Written task 1: Please rewrite the lines of data below with "text query" changed to "written prompt" and nothing else altered. Leave the pictures out of your answer.

== Selection ==

To the extent Jupiter seeks relief from the District Attorney for actions undertaken during the proceedings related to his second degree rape conviction, it is clear that these actions occurred while Bailey engaged in activities intimately associated with the judicial phase of the criminal process. This is conduct for which Bailey is entitled to absolute immunity. Buckley, 509 U.S. at 273; Burns, 500 U.S. at 493. Thus, Jupiter's claims against District Attorney Daryl Bailey are due to be dismissed pursuant to the directives of 28 U.S.C. § 1915(e)(2)(B)(i) and (iii). In addition, Jupiter is entitled to no declaratory or injunctive relief against defendant Bailey for any alleged adverse action related to the conviction and sentence imposed upon him by the Circuit Court of Montgomery County, Alabama.

C. The Challenge to Plaintiff's Conviction and Sentence

Insofar as Jupiter presents a claim which goes to the fundamental legality of his second degree rape conviction and the resulting sentence on which he is now incarcerated, he is entitled to no relief on this claim. Edwards v. Balisok, 520 U.S. 641, 646 (1997); Heck v. Humphrey, 512 U.S. 477 (1994); Preiser v. Rodriguez, 411 U.S. 475, 500 (1973).

===
== Data supplied ==

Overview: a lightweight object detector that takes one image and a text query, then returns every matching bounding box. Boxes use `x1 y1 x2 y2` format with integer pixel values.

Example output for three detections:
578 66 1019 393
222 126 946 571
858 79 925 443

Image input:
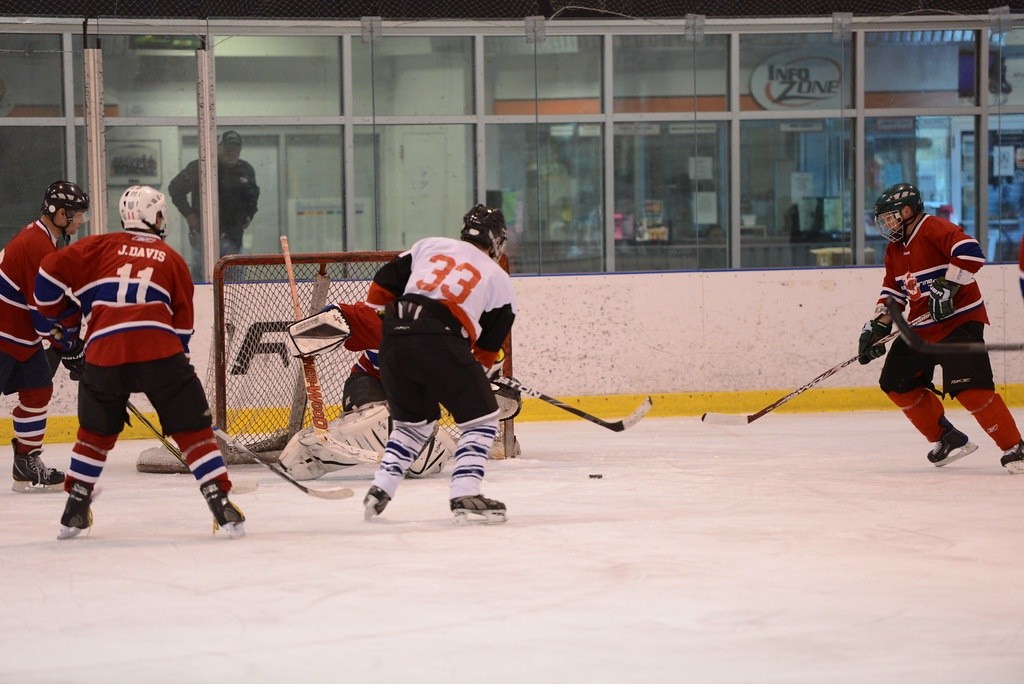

===

Written task 2: Set down everything in the court excerpt from "C. The Challenge" down to "475, 500 (1973).", word for word.

Answer 1:
Overview: a lightweight object detector that takes one image and a written prompt, then returns every matching bounding box. Boxes use `x1 y1 x2 y2` format with integer pixel values.

Example output for three detections:
578 66 1019 393
222 126 946 571
858 79 925 443

Image input:

Answer 2:
C. The Challenge to Plaintiff's Conviction and Sentence

Insofar as Jupiter presents a claim which goes to the fundamental legality of his second degree rape conviction and the resulting sentence on which he is now incarcerated, he is entitled to no relief on this claim. Edwards v. Balisok, 520 U.S. 641, 646 (1997); Heck v. Humphrey, 512 U.S. 477 (1994); Preiser v. Rodriguez, 411 U.S. 475, 500 (1973).